:: Records for the exercise ::
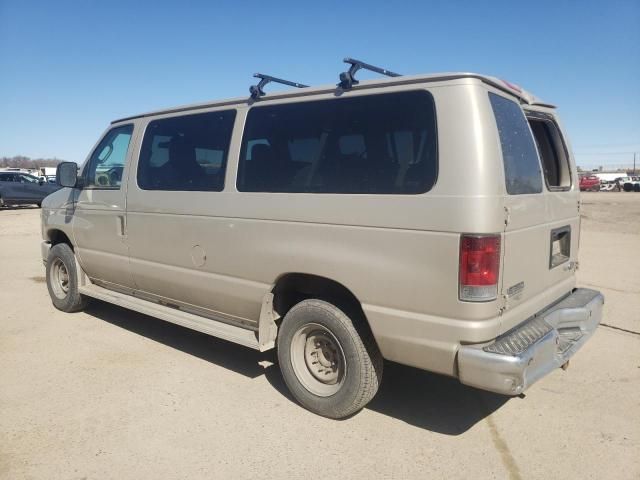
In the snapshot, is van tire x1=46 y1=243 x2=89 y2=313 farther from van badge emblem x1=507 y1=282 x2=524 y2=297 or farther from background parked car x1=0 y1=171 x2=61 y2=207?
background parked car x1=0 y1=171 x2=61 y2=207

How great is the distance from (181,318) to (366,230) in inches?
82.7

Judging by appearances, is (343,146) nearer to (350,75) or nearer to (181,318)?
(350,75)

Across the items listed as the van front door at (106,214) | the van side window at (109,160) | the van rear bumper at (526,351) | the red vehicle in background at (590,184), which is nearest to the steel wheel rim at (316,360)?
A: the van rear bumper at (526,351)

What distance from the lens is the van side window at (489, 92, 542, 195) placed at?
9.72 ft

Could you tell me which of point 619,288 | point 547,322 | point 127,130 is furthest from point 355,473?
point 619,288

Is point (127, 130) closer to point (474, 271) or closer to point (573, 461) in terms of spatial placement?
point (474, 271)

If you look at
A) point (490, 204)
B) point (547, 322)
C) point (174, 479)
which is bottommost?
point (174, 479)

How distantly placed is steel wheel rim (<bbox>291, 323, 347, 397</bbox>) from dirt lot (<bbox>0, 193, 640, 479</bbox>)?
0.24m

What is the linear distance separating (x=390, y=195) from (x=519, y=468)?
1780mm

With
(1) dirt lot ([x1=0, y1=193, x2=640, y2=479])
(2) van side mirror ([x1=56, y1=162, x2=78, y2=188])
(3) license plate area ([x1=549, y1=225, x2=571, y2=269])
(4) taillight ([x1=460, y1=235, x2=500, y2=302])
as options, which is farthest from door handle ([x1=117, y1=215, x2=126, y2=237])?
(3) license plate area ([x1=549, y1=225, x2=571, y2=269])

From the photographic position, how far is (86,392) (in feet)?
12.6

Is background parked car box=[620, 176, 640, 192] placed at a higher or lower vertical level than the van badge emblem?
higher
:::
§ **Task directions**: Copy out every one of the records above word for word, with no changes, and leave out the pictures.

§ **Response to this task**:
In the snapshot, is van tire x1=46 y1=243 x2=89 y2=313 farther from van badge emblem x1=507 y1=282 x2=524 y2=297 or farther from background parked car x1=0 y1=171 x2=61 y2=207?
background parked car x1=0 y1=171 x2=61 y2=207

How great is the distance from (181,318) to (366,230) in inches?
82.7

Judging by appearances, is (343,146) nearer to (350,75) or nearer to (181,318)?
(350,75)

Across the items listed as the van front door at (106,214) | the van side window at (109,160) | the van rear bumper at (526,351) | the red vehicle in background at (590,184), which is nearest to the steel wheel rim at (316,360)?
A: the van rear bumper at (526,351)

What distance from the lens is the van side window at (489, 92, 542, 195) placed at?
9.72 ft

Could you tell me which of point 619,288 | point 547,322 | point 127,130 is furthest from point 355,473?
point 619,288

Is point (127, 130) closer to point (474, 271) or closer to point (573, 461) in terms of spatial placement?
point (474, 271)

If you look at
A) point (490, 204)
B) point (547, 322)
C) point (174, 479)
which is bottommost?
point (174, 479)

How distantly placed is steel wheel rim (<bbox>291, 323, 347, 397</bbox>) from dirt lot (<bbox>0, 193, 640, 479</bbox>)?
0.24m

What is the linear distance separating (x=390, y=195) from (x=519, y=468)?
1780mm

With
(1) dirt lot ([x1=0, y1=193, x2=640, y2=479])
(2) van side mirror ([x1=56, y1=162, x2=78, y2=188])
(3) license plate area ([x1=549, y1=225, x2=571, y2=269])
(4) taillight ([x1=460, y1=235, x2=500, y2=302])
as options, which is farthest from door handle ([x1=117, y1=215, x2=126, y2=237])?
(3) license plate area ([x1=549, y1=225, x2=571, y2=269])

From the photographic position, how far is (86,392) (in feet)?
12.6

Is background parked car box=[620, 176, 640, 192] placed at a higher or lower vertical level than the van badge emblem?
higher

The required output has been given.